(TEXT FOR ANALYSIS)
WASHINGTON (AP) -- President Barack Obama is expected to acknowledge that widespread problems with his health care law's rollout are unacceptable, as the administration scrambles to fix the glitches.
Obama was scheduled to speak Monday from the Rose Garden, his first health care-focused event since the cascade of computer problems became apparent. The troublesome rollout of the health care exchanges has been a glaring embarrassment for Obama's signature legislative achievement.
White House officials say the president will discuss steps the administration is taking to address the glitches, including ramping up staffing at call centers where people can apply for insurance by phone. The Department of Health and Human Services says it is also bringing in technology experts from inside and outside of government to help diagnose the issues.
Obama will be flanked at the Rose Garden event by people the White House says have already enrolled during the first three weeks of sign-ups. Enrollment figures are being closely guarded by the administration, which plans to release the first round of data in mid-November.
Officials did say over the weekend that nearly a half million applications have been filed through the federal- and state-run exchanges. Users must file applications before they can enroll, in part to find out whether they are eligible for government subsidies.

(PROVIDED DATA)
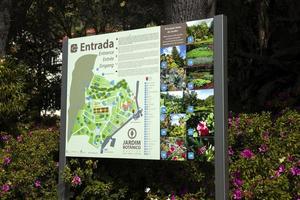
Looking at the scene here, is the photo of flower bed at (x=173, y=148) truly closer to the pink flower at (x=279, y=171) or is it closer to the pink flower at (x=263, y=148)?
the pink flower at (x=263, y=148)

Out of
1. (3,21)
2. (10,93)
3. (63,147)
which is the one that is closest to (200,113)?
(63,147)

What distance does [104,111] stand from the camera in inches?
224

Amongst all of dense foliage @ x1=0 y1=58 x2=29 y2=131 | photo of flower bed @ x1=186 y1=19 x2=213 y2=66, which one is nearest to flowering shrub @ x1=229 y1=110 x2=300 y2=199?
photo of flower bed @ x1=186 y1=19 x2=213 y2=66

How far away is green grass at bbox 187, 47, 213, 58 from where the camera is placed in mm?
4914

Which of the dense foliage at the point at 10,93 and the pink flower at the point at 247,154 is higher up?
the dense foliage at the point at 10,93

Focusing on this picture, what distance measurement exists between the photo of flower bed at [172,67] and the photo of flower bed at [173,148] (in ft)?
1.70

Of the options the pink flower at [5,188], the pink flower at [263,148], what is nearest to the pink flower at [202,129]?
the pink flower at [263,148]

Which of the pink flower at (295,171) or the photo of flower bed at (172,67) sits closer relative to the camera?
the pink flower at (295,171)

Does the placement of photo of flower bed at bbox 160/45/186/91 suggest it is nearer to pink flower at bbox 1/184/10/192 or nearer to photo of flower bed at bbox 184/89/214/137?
photo of flower bed at bbox 184/89/214/137

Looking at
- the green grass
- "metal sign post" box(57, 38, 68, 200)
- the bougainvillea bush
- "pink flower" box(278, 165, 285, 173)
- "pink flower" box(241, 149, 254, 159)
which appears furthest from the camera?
the bougainvillea bush

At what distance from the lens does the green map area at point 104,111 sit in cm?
547

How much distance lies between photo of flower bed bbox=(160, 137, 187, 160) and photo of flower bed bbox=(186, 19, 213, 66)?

(PROBLEM STATEMENT) Write the next few paragraphs of the news article about the troubled health care law rollout, starting after its last sentence. The items have no role here.

(ANSWER AREA)
The White House also says about 19 million people have visited HealthCare.gov since Oct. 1.
Administration officials initially blamed a high volume of interest for the frozen screens that many people encountered. Since then, they have also acknowledged problems with software and some elements of the system's design.
Despite the widespread problems, the White House has yet to fully explain what went wrong with the online system consumers were supposed to use to sign up for coverage.
In an ironic twist, the troubles with the health care rollout were overshadowed by Republican efforts to delay or defund "Obamacare" in exchange for reopening the government during the 16-day shutdown. The bill that eventually reopened the government included no substantive changes to the health care law.